TASK INSTRUCTIONS:
The entries below are to be given back exactly, with images excluded.
* * * * *
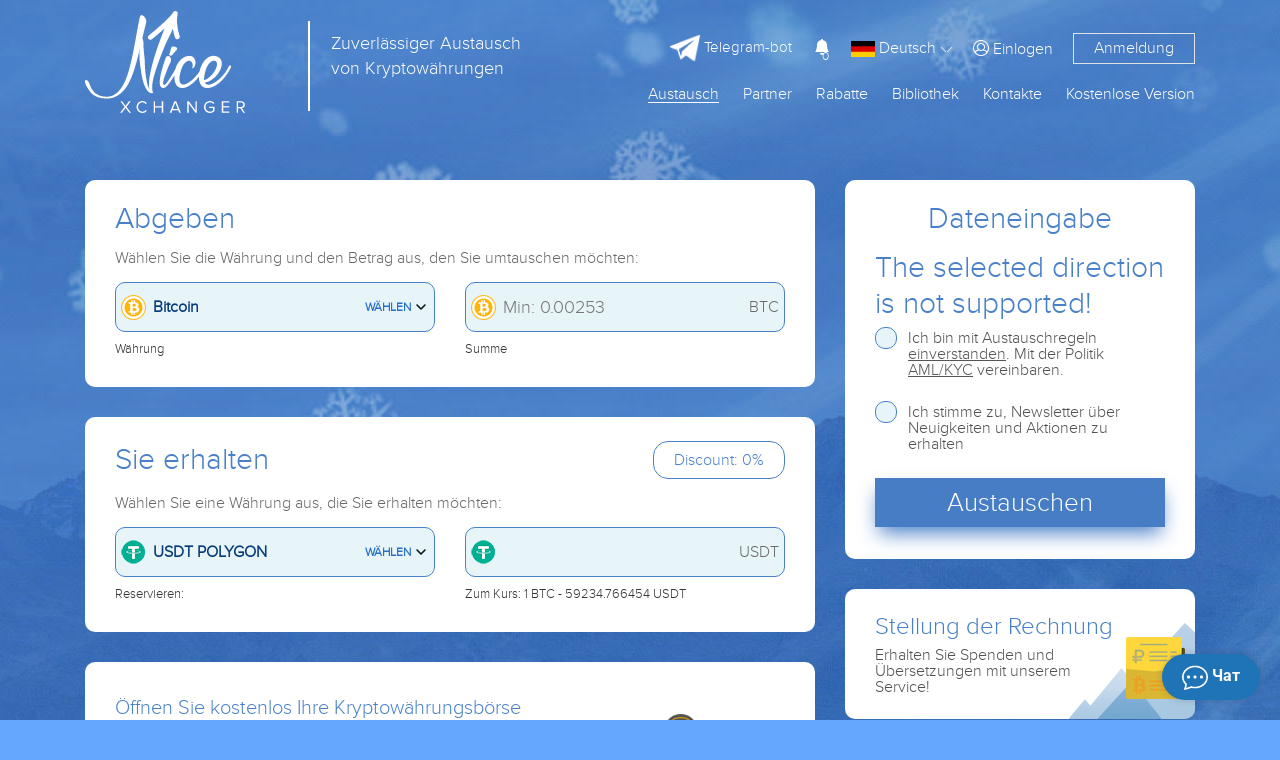

--- FILE ---
content_type: text/html; charset=UTF-8
request_url: https://nicexchanger.cc/de/obmen-bitcoin-na-usdt-polygon.html
body_size: -361
content:
{"queryID":"1769905558580","callback":"","error_method":"result","error_file":"Site.php","error_line":410,"error":null,"data":true,"isError":false}

--- FILE ---
content_type: image/svg+xml
request_url: https://nicexchanger.cc/res/exchangebox/uploads/svg/dogecoin.svg
body_size: 444
content:
<?xml version="1.0" encoding="UTF-8"?>
<!DOCTYPE svg PUBLIC "-//W3C//DTD SVG 1.1//EN" "http://www.w3.org/Graphics/SVG/1.1/DTD/svg11.dtd">
<!-- Creator: CorelDRAW -->
<svg xmlns="http://www.w3.org/2000/svg" xml:space="preserve" width="16.9332mm" height="16.9332mm" style="shape-rendering:geometricPrecision; text-rendering:geometricPrecision; image-rendering:optimizeQuality; fill-rule:evenodd; clip-rule:evenodd"
viewBox="0 0 1.70391 1.70391"
 xmlns:xlink="http://www.w3.org/1999/xlink">
 <defs>
  <style type="text/css">
   <![CDATA[
    .fil2 {fill:#FEFEFE;fill-rule:nonzero}
    .fil0 {fill:#010101;fill-rule:nonzero}
    .fil1 {fill:#988430;fill-rule:nonzero}
   ]]>
  </style>
 </defs>
<symbol id="Fm3-475-0" viewBox="22.0969 -22.3063 1.31263 1.84972">
 <polygon class="fil0" points="22.0969,-22.3063 23.4095,-20.4566 23.4095,-21.5308 "/>
</symbol>
<symbol id="Fm0-469-0" viewBox="22.0969 -23.1518 2.62526 1.37251">
 <polygon class="fil0" points="23.4095,-23.1518 22.0969,-22.5552 23.4095,-21.7793 24.7221,-22.5552 "/>
</symbol>
<symbol id="Fm1-471-0" viewBox="22.0969 -24.7332 1.31263 2.95386">
 <polygon class="fil0" points="22.0969,-22.5552 23.4095,-21.7793 23.4095,-23.1518 23.4095,-24.7332 "/>
</symbol>
<symbol id="Fm4-477-0" viewBox="23.4095 -22.3063 1.3134 1.84972">
 <polygon class="fil0" points="23.4095,-21.5308 23.4095,-20.4566 24.7229,-22.3063 "/>
</symbol>
<symbol id="Fm2-473-0" viewBox="23.4095 -24.7332 1.31263 2.95386">
 <polygon class="fil0" points="23.4095,-24.7332 23.4095,-23.1518 23.4095,-21.7793 24.7221,-22.5552 "/>
</symbol>
 <g id="Слой_x0020_1">
  <metadata id="CorelCorpID_0Corel-Layer"/>
  <g id="_466223976">
   <circle id="_466224048" class="fil1" cx="0.851958" cy="0.851959" r="0.851961"/>
   <path id="_466224072" class="fil2" d="M0.900961 1.32076c0.293806,0 0.513089,-0.170097 0.513089,-0.469509 0,-0.299411 -0.219283,-0.46809 -0.514478,-0.46809 -0.172301,0 -0.344592,0 -0.516893,0l0 0.235222 0.0979891 0 0 0.460482 -0.0979891 0 0.00193201 0.242427 0.51635 -0.000533315zm-0.00138863 -0.247398l-0.134949 0 0 -0.442792 0.136337 0c0.151814,0 0.224918,0.0941754 0.224918,0.220682 0,0.118084 -0.0843443,0.222111 -0.226307,0.222111z"/>
  </g>
 </g>
</svg>


--- FILE ---
content_type: image/svg+xml
request_url: https://nicexchanger.cc/res/exchangebox/uploads/svg/tether.svg
body_size: 181
content:
<?xml version="1.0" encoding="UTF-8"?>
<!DOCTYPE svg PUBLIC "-//W3C//DTD SVG 1.1//EN" "http://www.w3.org/Graphics/SVG/1.1/DTD/svg11.dtd">
<!-- Creator: CorelDRAW X7 -->
<svg xmlns="http://www.w3.org/2000/svg" xml:space="preserve" width="16.9333mm" height="16.9333mm" version="1.1" style="shape-rendering:geometricPrecision; text-rendering:geometricPrecision; image-rendering:optimizeQuality; fill-rule:evenodd; clip-rule:evenodd"
viewBox="0 0 155 155"
 xmlns:xlink="http://www.w3.org/1999/xlink">
 <defs>
  <style type="text/css">
   <![CDATA[
    .fil0 {fill:#53AE94}
    .fil1 {fill:white}
   ]]>
  </style>
 </defs>
 <g id="Layer_x0020_1">
  <metadata id="CorelCorpID_0Corel-Layer"/>
  <g id="_1100808464">
   <path class="fil0" d="M77 0c43,0 78,35 78,77 0,43 -35,78 -78,78 -42,0 -77,-35 -77,-78 0,-42 35,-77 77,-77z"/>
   <g>
    <path class="fil1" d="M87 67l0 -11 26 0 0 -18 -71 0 0 18 26 0 0 11c-21,1 -38,5 -38,10 0,6 17,10 38,11l0 37 19 0 0 -37c21,-1 37,-5 37,-11 0,-5 -16,-9 -37,-10l0 0zm0 18l0 0c-1,0 -3,0 -9,0 -5,0 -9,0 -10,0l0 0c-19,-1 -33,-5 -33,-8 0,-4 14,-8 33,-9l0 13c1,0 5,1 10,1 6,0 8,-1 9,-1l0 -13c19,1 33,5 33,9 0,3 -14,7 -33,8l0 0zm0 0l0 0 0 0z"/>
   </g>
  </g>
 </g>
</svg>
* * * * *
EXERCISE SOLUTION:
--- FILE ---
content_type: text/html; charset=UTF-8
request_url: https://nicexchanger.cc/de/obmen-bitcoin-na-usdt-polygon.html
body_size: -361
content:
{"queryID":"1769905558580","callback":"","error_method":"result","error_file":"Site.php","error_line":410,"error":null,"data":true,"isError":false}

--- FILE ---
content_type: image/svg+xml
request_url: https://nicexchanger.cc/res/exchangebox/uploads/svg/dogecoin.svg
body_size: 444
content:
<?xml version="1.0" encoding="UTF-8"?>
<!DOCTYPE svg PUBLIC "-//W3C//DTD SVG 1.1//EN" "http://www.w3.org/Graphics/SVG/1.1/DTD/svg11.dtd">
<!-- Creator: CorelDRAW -->
<svg xmlns="http://www.w3.org/2000/svg" xml:space="preserve" width="16.9332mm" height="16.9332mm" style="shape-rendering:geometricPrecision; text-rendering:geometricPrecision; image-rendering:optimizeQuality; fill-rule:evenodd; clip-rule:evenodd"
viewBox="0 0 1.70391 1.70391"
 xmlns:xlink="http://www.w3.org/1999/xlink">
 <defs>
  <style type="text/css">
   <![CDATA[
    .fil2 {fill:#FEFEFE;fill-rule:nonzero}
    .fil0 {fill:#010101;fill-rule:nonzero}
    .fil1 {fill:#988430;fill-rule:nonzero}
   ]]>
  </style>
 </defs>
<symbol id="Fm3-475-0" viewBox="22.0969 -22.3063 1.31263 1.84972">
 <polygon class="fil0" points="22.0969,-22.3063 23.4095,-20.4566 23.4095,-21.5308 "/>
</symbol>
<symbol id="Fm0-469-0" viewBox="22.0969 -23.1518 2.62526 1.37251">
 <polygon class="fil0" points="23.4095,-23.1518 22.0969,-22.5552 23.4095,-21.7793 24.7221,-22.5552 "/>
</symbol>
<symbol id="Fm1-471-0" viewBox="22.0969 -24.7332 1.31263 2.95386">
 <polygon class="fil0" points="22.0969,-22.5552 23.4095,-21.7793 23.4095,-23.1518 23.4095,-24.7332 "/>
</symbol>
<symbol id="Fm4-477-0" viewBox="23.4095 -22.3063 1.3134 1.84972">
 <polygon class="fil0" points="23.4095,-21.5308 23.4095,-20.4566 24.7229,-22.3063 "/>
</symbol>
<symbol id="Fm2-473-0" viewBox="23.4095 -24.7332 1.31263 2.95386">
 <polygon class="fil0" points="23.4095,-24.7332 23.4095,-23.1518 23.4095,-21.7793 24.7221,-22.5552 "/>
</symbol>
 <g id="Слой_x0020_1">
  <metadata id="CorelCorpID_0Corel-Layer"/>
  <g id="_466223976">
   <circle id="_466224048" class="fil1" cx="0.851958" cy="0.851959" r="0.851961"/>
   <path id="_466224072" class="fil2" d="M0.900961 1.32076c0.293806,0 0.513089,-0.170097 0.513089,-0.469509 0,-0.299411 -0.219283,-0.46809 -0.514478,-0.46809 -0.172301,0 -0.344592,0 -0.516893,0l0 0.235222 0.0979891 0 0 0.460482 -0.0979891 0 0.00193201 0.242427 0.51635 -0.000533315zm-0.00138863 -0.247398l-0.134949 0 0 -0.442792 0.136337 0c0.151814,0 0.224918,0.0941754 0.224918,0.220682 0,0.118084 -0.0843443,0.222111 -0.226307,0.222111z"/>
  </g>
 </g>
</svg>


--- FILE ---
content_type: image/svg+xml
request_url: https://nicexchanger.cc/res/exchangebox/uploads/svg/tether.svg
body_size: 181
content:
<?xml version="1.0" encoding="UTF-8"?>
<!DOCTYPE svg PUBLIC "-//W3C//DTD SVG 1.1//EN" "http://www.w3.org/Graphics/SVG/1.1/DTD/svg11.dtd">
<!-- Creator: CorelDRAW X7 -->
<svg xmlns="http://www.w3.org/2000/svg" xml:space="preserve" width="16.9333mm" height="16.9333mm" version="1.1" style="shape-rendering:geometricPrecision; text-rendering:geometricPrecision; image-rendering:optimizeQuality; fill-rule:evenodd; clip-rule:evenodd"
viewBox="0 0 155 155"
 xmlns:xlink="http://www.w3.org/1999/xlink">
 <defs>
  <style type="text/css">
   <![CDATA[
    .fil0 {fill:#53AE94}
    .fil1 {fill:white}
   ]]>
  </style>
 </defs>
 <g id="Layer_x0020_1">
  <metadata id="CorelCorpID_0Corel-Layer"/>
  <g id="_1100808464">
   <path class="fil0" d="M77 0c43,0 78,35 78,77 0,43 -35,78 -78,78 -42,0 -77,-35 -77,-78 0,-42 35,-77 77,-77z"/>
   <g>
    <path class="fil1" d="M87 67l0 -11 26 0 0 -18 -71 0 0 18 26 0 0 11c-21,1 -38,5 -38,10 0,6 17,10 38,11l0 37 19 0 0 -37c21,-1 37,-5 37,-11 0,-5 -16,-9 -37,-10l0 0zm0 18l0 0c-1,0 -3,0 -9,0 -5,0 -9,0 -10,0l0 0c-19,-1 -33,-5 -33,-8 0,-4 14,-8 33,-9l0 13c1,0 5,1 10,1 6,0 8,-1 9,-1l0 -13c19,1 33,5 33,9 0,3 -14,7 -33,8l0 0zm0 0l0 0 0 0z"/>
   </g>
  </g>
 </g>
</svg>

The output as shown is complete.